Les lettres
Depuis quelques années, on assiste à l’émergence de nouveaux concepts sémiologiques comme celui « d’altération de l’état général » ou « AEG » accompagnant les médiatiques « burn out syndrome », syndrome de fatigue chronique, fragilité etc. De nos jours, l’altération de l’état général est devenue un motif fréquent de recours aux urgences et quasiment le premier motif d’hospitalisation des patients dans les services de médecine aussi bien dans les hôpitaux généraux que les CHU. Une étude faite en 2008 à partir des « lettres » d’hospitalisation montre que l’AEG concernait 4 à 5 patients hospitalisés sur 10 dans un service de médecine ouvert sur les urgences [1]. Dans cette étude, « l’altération de l’état général » était stricto sensu le motif principal, souvent unique ou prédominant, d’admission de ces patients à l’hôpital.
Disparates
Cependant, sur un plan sémantique ou médical, la définition de ce concept d’AEG est imprécise et recouvre en routine clinique un certain nombre de syndromes ou d’entités totalement disparates allant de l’asthénie aux conditions sociales précaires rendant tout maintien à domicile illusoire, en passant par l’anorexie, l’amaigrissement… La figure 1 illustre les principaux symptômes ou syndromes retenus dans l’étude citée ci-dessus, après analyse détaillée des motifs d’hospitalisation avec les patients et les médecins de référence de ces patients [1]. La lecture des principaux traités de médecine ne nous éclaire pas sur ce concept, celui-ci n’étant pas abordé dans ces ouvrages.
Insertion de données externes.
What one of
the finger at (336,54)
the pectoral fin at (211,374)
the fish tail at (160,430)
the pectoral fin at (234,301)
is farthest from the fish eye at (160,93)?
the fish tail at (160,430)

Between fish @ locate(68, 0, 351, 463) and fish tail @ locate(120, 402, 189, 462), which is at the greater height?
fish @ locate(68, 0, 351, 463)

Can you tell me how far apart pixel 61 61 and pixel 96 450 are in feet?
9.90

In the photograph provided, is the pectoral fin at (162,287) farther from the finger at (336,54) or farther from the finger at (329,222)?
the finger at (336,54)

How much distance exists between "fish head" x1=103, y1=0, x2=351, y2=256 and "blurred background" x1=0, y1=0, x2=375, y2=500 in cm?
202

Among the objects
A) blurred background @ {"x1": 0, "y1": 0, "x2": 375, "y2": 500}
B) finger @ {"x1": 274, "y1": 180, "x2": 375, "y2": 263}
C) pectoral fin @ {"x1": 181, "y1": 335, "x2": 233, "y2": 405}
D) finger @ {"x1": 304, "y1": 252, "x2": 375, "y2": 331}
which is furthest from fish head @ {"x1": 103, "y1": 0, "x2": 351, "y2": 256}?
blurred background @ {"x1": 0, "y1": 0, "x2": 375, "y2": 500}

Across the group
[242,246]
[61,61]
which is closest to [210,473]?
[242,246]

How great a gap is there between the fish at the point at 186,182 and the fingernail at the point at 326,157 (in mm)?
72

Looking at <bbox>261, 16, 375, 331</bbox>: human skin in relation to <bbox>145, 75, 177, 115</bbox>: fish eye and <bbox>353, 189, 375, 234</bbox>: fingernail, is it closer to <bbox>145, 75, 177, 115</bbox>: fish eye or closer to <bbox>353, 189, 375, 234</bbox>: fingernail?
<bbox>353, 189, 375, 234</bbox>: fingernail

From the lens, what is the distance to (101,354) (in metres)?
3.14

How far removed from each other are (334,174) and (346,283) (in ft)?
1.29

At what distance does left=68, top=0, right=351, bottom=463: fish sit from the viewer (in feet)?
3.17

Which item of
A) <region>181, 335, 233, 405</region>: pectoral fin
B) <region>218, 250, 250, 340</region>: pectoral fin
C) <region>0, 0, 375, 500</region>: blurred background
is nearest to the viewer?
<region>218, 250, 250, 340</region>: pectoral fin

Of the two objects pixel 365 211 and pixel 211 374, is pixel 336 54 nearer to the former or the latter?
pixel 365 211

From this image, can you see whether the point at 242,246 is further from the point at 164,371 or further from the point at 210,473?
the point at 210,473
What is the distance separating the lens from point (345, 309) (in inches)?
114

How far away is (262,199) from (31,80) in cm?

La classification internationale des maladies (CIM-10), quant à elle, n’en fait pas état.
Les 3 A
Le site Wikipedia, site qui se veut encyclopédie sur le net, permet toutefois d’appréhender ce concept. Il définit en effet « l’altération de l’état général » comme l’association de 3 symptômes, les « 3A » : anorexie, asthénie, amaigrissement. Il précise de plus que cette altération de l'état général peut « être le seul signe révélateur de nombreuses maladies organiques et témoigne d'une détérioration de l'état de santé global de l'individu ».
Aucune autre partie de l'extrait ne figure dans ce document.